To further confirm this, we examined differential expression of individual genes (Figure 5). Only 497 genes were significantly (FDR<0.05) upregulated and 184 genes were downregulated out of ~17,000 examined genes in regnase-1-/- third instar larvae compared with wild-type (+/+) third instar larvae (Figure 5(a)). Only 68 genes were upregulated and 46 genes were downregulated in regnase-1-/- third instar larvae compared with heterozygous mutant control (-/+) third instar larvae. These numbers were similar to those found in the comparison between the two controls (224 upregulated and 24 downregulated). In contrast, much larger numbers of genes showed differential expression in regnase-1-/- early pupae compared with the two control early pupae (Figure 5(b)). 1716 genes were upregulated and 2190 genes were downregulated in regnase-1-/- early pupae compared with wild-type early pupae. 1648 genes were upregulated and 1939 genes were downregulated in regnase-1-/- early pupae compared with -/+ early pupae. Only 68 genes were upregulated and 4 genes were downregulated in -/+ early pupae compared with +/+ early pupae, showing that these two controls have similar mRNA profiles as expected. These results further revealed that Regnase-1 is required for normal mRNA profile in pupae but is not in third instar larvae.
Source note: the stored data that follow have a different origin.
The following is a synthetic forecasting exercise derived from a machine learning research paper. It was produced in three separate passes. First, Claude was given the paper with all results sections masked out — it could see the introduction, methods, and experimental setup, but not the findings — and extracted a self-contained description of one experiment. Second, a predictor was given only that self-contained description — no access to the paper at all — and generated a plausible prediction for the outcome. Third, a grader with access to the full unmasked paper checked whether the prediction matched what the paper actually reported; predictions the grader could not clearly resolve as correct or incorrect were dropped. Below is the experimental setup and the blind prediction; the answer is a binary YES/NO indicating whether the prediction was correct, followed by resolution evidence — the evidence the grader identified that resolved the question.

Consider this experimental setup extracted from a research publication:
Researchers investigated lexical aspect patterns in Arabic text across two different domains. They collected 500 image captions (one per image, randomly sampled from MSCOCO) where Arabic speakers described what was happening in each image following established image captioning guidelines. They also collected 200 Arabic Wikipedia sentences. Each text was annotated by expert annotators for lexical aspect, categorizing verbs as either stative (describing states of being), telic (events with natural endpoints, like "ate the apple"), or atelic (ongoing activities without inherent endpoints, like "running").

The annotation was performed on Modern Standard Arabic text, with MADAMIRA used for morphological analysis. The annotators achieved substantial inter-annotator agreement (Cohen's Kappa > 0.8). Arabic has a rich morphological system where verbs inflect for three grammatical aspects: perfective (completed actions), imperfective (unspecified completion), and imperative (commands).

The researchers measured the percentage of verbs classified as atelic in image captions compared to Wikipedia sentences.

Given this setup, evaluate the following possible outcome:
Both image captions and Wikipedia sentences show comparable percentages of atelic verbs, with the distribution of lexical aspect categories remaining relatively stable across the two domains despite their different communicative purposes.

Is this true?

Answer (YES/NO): NO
Regnase-1 is required for large-scale remodelling of mRNA profile during larva-to-pupa transition
During the larva-to-pupa transition, large-scale mRNA profile remodelling occurs. In fact, as many as 2914 genes were upregulated and 2400 genes were downregulated in wild-type early pupae compared with wild-type third instar larvae (Figure 5(c)). Similarly, as many as 2820 genes were upregulated and 2772 genes were downregulated in -/+ early pupae compared with -/+ third instar larvae. In contrast, a smaller number of genes exhibited differential expression upon the larva-to-pupa transition in regnase-1-/-. Only 1448 genes were upregulated and 1787 genes were downregulated in regnase-1-/- early pupae compared with regnase-1-/- third instar larvae, showing that regnase-1-/- could not fully remodel mRNA profile during the larva-to-pupa transition. In fact, out of the 2914 genes upregulated from third instar larvae to early pupae in wild-type, 76 (3%) were upregulated and 1647 (57%) were downregulated in regnase-1-/- early pupae compared with wild-type early pupae (Supplementary Figure S5). Out of the 2400 genes downregulated from third instar larvae to early pupae in wild-type, 1061 (44%) were upregulated and 65 (3%) were downregulated in regnase-1-/- early pupae compared with wild-type early pupae. This is consistent with the results of the sample-to-sample distance analysis and principal component analysis that showed that mRNA profiles of regnase-1-/- early pupae are located somewhat in between those of control third instar larvae and those of control early pupae (Figure 4). These results further supported the idea that Regnase-1 is required for mRNA profile remodelling during the larva-to-pupa transition.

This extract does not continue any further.